This CarBuzz post about European cars not available in the US got me asking, once again, why a wealthy country with a lot of empty-nester families and one-person households buys so many SUVs and pickup trucks. No one has really answered me except for a generic “trade-offs between room and MPG are no longer necessary because drive trains are so efficient and gas is so cheap.”
In this Hemmings post one of the regular commenters, Joe Essid, wrote that he thought America’s fever for large vehicles would break. I wrote that I wish that were true, but without an exogenous shock like a Middle East war that sends gas to $5 or $6 a gallon I don’t see the fever breaking.

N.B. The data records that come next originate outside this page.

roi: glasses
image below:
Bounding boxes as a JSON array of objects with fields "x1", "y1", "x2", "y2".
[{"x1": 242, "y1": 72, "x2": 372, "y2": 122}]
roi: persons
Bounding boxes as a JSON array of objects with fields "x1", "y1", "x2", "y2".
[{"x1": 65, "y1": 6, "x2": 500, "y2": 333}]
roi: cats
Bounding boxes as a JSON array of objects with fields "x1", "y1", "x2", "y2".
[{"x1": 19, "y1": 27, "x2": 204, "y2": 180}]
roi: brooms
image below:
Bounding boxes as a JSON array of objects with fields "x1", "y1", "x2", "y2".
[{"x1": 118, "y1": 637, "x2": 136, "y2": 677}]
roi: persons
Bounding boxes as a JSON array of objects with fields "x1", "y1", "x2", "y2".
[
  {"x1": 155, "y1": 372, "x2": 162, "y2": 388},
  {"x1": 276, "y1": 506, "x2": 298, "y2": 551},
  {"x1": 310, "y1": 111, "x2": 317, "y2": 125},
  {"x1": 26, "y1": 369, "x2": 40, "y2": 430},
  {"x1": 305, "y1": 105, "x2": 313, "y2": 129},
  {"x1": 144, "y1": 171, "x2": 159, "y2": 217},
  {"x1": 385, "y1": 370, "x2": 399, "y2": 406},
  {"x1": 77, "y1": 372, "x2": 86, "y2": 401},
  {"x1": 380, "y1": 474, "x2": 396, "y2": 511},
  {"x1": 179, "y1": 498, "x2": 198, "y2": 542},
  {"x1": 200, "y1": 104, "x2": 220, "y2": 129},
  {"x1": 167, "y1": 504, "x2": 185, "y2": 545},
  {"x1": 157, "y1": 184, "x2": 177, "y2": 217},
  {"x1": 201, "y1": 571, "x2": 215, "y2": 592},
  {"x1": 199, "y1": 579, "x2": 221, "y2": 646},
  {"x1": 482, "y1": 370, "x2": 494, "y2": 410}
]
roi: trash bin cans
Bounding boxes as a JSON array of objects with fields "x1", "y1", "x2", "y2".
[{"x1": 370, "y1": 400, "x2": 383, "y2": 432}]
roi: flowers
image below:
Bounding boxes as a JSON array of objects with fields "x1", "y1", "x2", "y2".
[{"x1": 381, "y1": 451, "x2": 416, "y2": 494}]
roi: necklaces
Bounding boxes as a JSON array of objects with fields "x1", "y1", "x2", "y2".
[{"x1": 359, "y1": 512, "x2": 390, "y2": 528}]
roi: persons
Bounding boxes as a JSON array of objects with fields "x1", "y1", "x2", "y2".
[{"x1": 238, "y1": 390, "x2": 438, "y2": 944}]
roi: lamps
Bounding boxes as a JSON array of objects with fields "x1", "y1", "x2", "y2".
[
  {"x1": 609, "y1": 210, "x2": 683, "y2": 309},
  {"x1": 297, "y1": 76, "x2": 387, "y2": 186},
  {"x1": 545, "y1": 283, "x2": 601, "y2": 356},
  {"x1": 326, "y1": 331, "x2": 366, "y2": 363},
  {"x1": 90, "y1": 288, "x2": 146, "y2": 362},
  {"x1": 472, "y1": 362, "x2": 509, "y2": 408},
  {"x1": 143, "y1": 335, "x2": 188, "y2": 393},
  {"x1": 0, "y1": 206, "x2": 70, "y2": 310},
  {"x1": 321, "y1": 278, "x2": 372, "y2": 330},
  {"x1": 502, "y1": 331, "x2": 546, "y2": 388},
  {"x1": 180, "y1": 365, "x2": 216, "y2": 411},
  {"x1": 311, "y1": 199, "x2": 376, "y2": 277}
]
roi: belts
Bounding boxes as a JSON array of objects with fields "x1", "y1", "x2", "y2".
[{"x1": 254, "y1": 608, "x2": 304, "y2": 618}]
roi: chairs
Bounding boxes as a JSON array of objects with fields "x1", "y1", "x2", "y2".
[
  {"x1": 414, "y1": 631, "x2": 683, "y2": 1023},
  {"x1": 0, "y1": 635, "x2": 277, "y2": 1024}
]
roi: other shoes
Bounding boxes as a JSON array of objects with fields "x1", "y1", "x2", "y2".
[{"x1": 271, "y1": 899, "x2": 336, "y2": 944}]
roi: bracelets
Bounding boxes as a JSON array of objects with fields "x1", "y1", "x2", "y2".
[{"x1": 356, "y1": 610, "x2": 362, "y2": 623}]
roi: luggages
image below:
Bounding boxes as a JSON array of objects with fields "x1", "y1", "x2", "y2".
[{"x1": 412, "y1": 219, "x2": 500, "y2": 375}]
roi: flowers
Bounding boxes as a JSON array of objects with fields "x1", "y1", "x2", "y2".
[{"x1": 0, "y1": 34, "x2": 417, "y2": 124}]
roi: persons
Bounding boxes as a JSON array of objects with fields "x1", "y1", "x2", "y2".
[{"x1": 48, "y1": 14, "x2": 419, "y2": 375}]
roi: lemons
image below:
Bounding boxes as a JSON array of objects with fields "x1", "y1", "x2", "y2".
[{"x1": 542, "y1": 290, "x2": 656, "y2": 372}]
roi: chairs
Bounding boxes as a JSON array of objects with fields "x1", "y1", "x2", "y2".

The CarBuzz post included this, “Another common hatred in the US is small hot hatchbacks. American buyers are obsessed with SUVs…” I have to confess that I also do not share the fascination with “small hot hatchbacks” that exists in Europe, but I also wonder why the American car-buying public eschews them completely.
Of the cars listed by CarBuzz, this one was the most interesting to me:
This is an Alpine A110. Alpine (pronounced Al-Peen) is a French manufacturer that stopped production in 1995—by then the cars were just badge-engineered Renaults, anyway—but is back with this car. It is powered by a turbocharged 4-cylinder engine producing 250 HP and 236 LB-FT of torque, high output for a car weighing less than 2,500 pounds. Yeah, yeah, I know—it’s not an SUV.
What do you think? If you’re part of a one-person or two-person household and drive an SUV or pickup truck, why do you not drive something smaller? I really want to know because I don’t understand.